Document extract:
------------------------------
Will the Bay Area economy remain strong in 2017? What’s in store for commercial and residential real estate? How will Trump’s election affect our region? Two local economists weigh in.
Rosen is the chair of UC Berkeley’s Fisher Center for Real Estate and Urban Economics and the Haas Real Estate Group. Rosen has a track record of accurately predicting the end to Bay Area booms. Before the 2000 dot-com bust and the 2008 financial crisis, he forecasted downturns. Earlier this year, he predicted a correction in the Bay Area tech sector is on the way.
How will the Bay Area economy fare in 2017?
The Bay Area economy has had a very strong run here the last couple of years and we’re slowing down. Job creation is slowing by about half. Some of the companies are cutting back their growth, and some are actually laying off people because they are looking for a path to profitability. Obviously Twitter and GoPro are two examples of that.
What does Trump’s election mean for Bay Area real estate and the economy?
He’s got an economic program that’s quite similar to House Speaker Paul Ryan’s and their plan is to cut taxes very substantially for individuals and for corporations. If (Trump and Ryan) succeed in getting that through that will be a big push for new money coming into the economy.
They are talking about infrastructure programs. All of that will add economic growth to the country, but less to the Bay Area because the Bay Area is already growing so fast. We don’t have a lot of excess labor here so we’re going to be constrained a little bit.
------------------------------
Supplied material:

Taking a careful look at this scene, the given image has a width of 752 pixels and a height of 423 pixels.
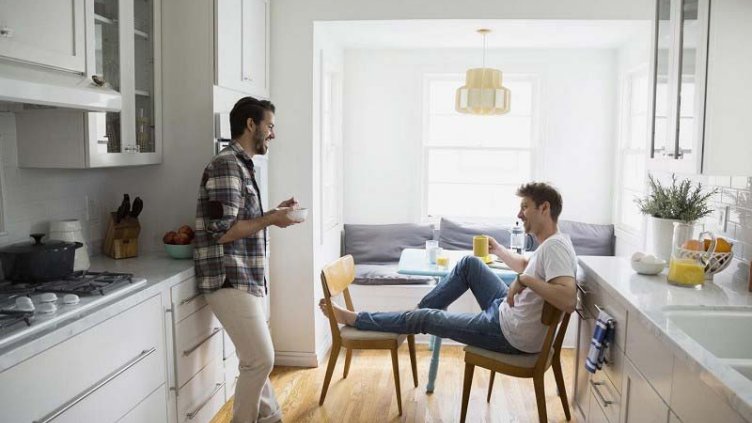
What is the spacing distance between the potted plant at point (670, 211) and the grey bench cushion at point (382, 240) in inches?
94.2

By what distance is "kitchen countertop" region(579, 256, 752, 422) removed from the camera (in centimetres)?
151

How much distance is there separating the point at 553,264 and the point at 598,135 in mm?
2715

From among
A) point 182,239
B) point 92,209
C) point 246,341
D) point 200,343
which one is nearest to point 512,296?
point 246,341

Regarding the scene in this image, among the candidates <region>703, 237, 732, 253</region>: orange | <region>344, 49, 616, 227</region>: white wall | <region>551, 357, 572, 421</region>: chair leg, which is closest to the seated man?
<region>551, 357, 572, 421</region>: chair leg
------------------------------
Required tasks:
1/ Name each person mentioned in the interview about the Bay Area economy.
2/ Extend the interview about the Bay Area economy past its last line.

Answers in order:
1/ Rosen, Trump, Paul Ryan

2/
The big negative would be their trade policy. If (it) made it harder for us to bring in components that we use in all of our electronics and from Asia, for example, that could raise the cost of those components and raise the cost of goods, which would hurt sales. If they trigger a trade war, which is possible with China or some other places, we could see (China) retaliate by preventing us from selling our goods. We are very susceptible to and dependent on the global network of goods and the supply chain pipeline.
We’re very dependent on people and so again there’s a plan in place that he’s talked about to deport people, to make it hard to get H-1B visas, EB-5 visas and again the Bay Area is one of the most dependent on the global flow of people and the global flow of the supply chain so we again could be hurt.
Finally, if Trump makes it difficult to do global transactions, some global flow of capital may not come. So the Bay Area is the center of globalization even more than New York and our industries here are the center of globalization.
How will venture funding and growth in the tech sector affect the real estate market?
The new economy accounts for much of our economic growth here. Venture is where a lot of the capital comes from and they’ve still been raising quite a bit of money for new companies and for existing companies. But the day of reckoning is coming. We’ve had a great run here and we would not be surprised to see valuations of some of the unicorns come down.
You predicted in 2014 that we’d see a correction in 2016 or 2017. When do you think we will see one?
I thought the correction would be coming post-election, but the surprise victory of Trump and a set of policies that are stimulative may postpone the correction until 2019 or 2020. All this new federal spending and tax cuts may prolong the recovery two or three more years, creating even stronger activity and then unfortunately a larger correction when it does happen.
How quickly will the flood of office space hitting the S.F. office market next year get absorbed?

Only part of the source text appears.